_Stated exercise_
Convert the lines below, from the one containing "Considering closest to" through the final line inclusive, into a numbered list, omitting blank lines.
* Start Data entries *
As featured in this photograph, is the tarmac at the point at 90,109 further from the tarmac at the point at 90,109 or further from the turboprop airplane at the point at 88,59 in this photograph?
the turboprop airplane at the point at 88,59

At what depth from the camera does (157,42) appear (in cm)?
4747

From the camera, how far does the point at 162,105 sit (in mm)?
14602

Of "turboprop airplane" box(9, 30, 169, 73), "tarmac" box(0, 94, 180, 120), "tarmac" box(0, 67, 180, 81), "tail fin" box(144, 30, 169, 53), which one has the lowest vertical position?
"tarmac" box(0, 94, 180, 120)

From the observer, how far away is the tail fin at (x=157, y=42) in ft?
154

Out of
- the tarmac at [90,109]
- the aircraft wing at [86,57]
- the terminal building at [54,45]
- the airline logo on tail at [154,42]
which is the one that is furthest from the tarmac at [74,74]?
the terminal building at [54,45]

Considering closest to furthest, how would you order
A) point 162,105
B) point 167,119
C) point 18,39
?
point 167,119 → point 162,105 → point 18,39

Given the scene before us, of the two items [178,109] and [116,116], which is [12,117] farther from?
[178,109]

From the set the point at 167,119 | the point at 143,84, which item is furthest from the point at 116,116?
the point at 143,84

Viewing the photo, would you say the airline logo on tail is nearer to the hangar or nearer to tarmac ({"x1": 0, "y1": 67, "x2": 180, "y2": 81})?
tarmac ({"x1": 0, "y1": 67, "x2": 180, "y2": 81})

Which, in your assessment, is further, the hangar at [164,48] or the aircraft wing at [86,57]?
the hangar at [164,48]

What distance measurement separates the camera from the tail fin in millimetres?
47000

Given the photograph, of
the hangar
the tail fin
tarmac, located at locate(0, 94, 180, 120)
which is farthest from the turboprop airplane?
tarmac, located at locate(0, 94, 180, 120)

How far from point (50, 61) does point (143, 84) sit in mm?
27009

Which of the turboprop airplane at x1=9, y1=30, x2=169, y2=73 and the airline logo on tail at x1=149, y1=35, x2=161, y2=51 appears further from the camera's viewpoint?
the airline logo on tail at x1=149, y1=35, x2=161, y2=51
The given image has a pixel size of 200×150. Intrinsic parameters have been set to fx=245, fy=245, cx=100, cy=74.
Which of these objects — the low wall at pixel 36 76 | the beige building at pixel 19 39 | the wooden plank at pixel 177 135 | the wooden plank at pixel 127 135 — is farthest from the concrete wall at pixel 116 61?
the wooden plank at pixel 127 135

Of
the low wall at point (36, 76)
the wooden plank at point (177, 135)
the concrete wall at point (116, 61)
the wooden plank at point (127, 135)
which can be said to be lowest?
* End Data entries *
_Complete answer_
1. Considering closest to furthest, how would you order
2. A) point 162,105
3. B) point 167,119
4. C) point 18,39
5. ?
6. point 167,119 → point 162,105 → point 18,39
7. Given the scene before us, of the two items [178,109] and [116,116], which is [12,117] farther from?
8. [178,109]
9. From the set the point at 167,119 | the point at 143,84, which item is furthest from the point at 116,116?
10. the point at 143,84
11. Viewing the photo, would you say the airline logo on tail is nearer to the hangar or nearer to tarmac ({"x1": 0, "y1": 67, "x2": 180, "y2": 81})?
12. tarmac ({"x1": 0, "y1": 67, "x2": 180, "y2": 81})
13. Which, in your assessment, is further, the hangar at [164,48] or the aircraft wing at [86,57]?
14. the hangar at [164,48]
15. What distance measurement separates the camera from the tail fin in millimetres?
16. 47000
17. Given the photograph, of
18. the hangar
19. the tail fin
20. tarmac, located at locate(0, 94, 180, 120)
21. which is farthest from the turboprop airplane?
22. tarmac, located at locate(0, 94, 180, 120)
23. How far from point (50, 61) does point (143, 84) sit in mm?
24. 27009
25. Which of the turboprop airplane at x1=9, y1=30, x2=169, y2=73 and the airline logo on tail at x1=149, y1=35, x2=161, y2=51 appears further from the camera's viewpoint?
26. the airline logo on tail at x1=149, y1=35, x2=161, y2=51
27. The given image has a pixel size of 200×150. Intrinsic parameters have been set to fx=245, fy=245, cx=100, cy=74.
28. Which of these objects — the low wall at pixel 36 76 | the beige building at pixel 19 39 | the wooden plank at pixel 177 135 | the wooden plank at pixel 127 135 — is farthest from the concrete wall at pixel 116 61?
29. the wooden plank at pixel 127 135
30. Of
31. the low wall at point (36, 76)
32. the wooden plank at point (177, 135)
33. the concrete wall at point (116, 61)
34. the wooden plank at point (127, 135)
35. which can be said to be lowest?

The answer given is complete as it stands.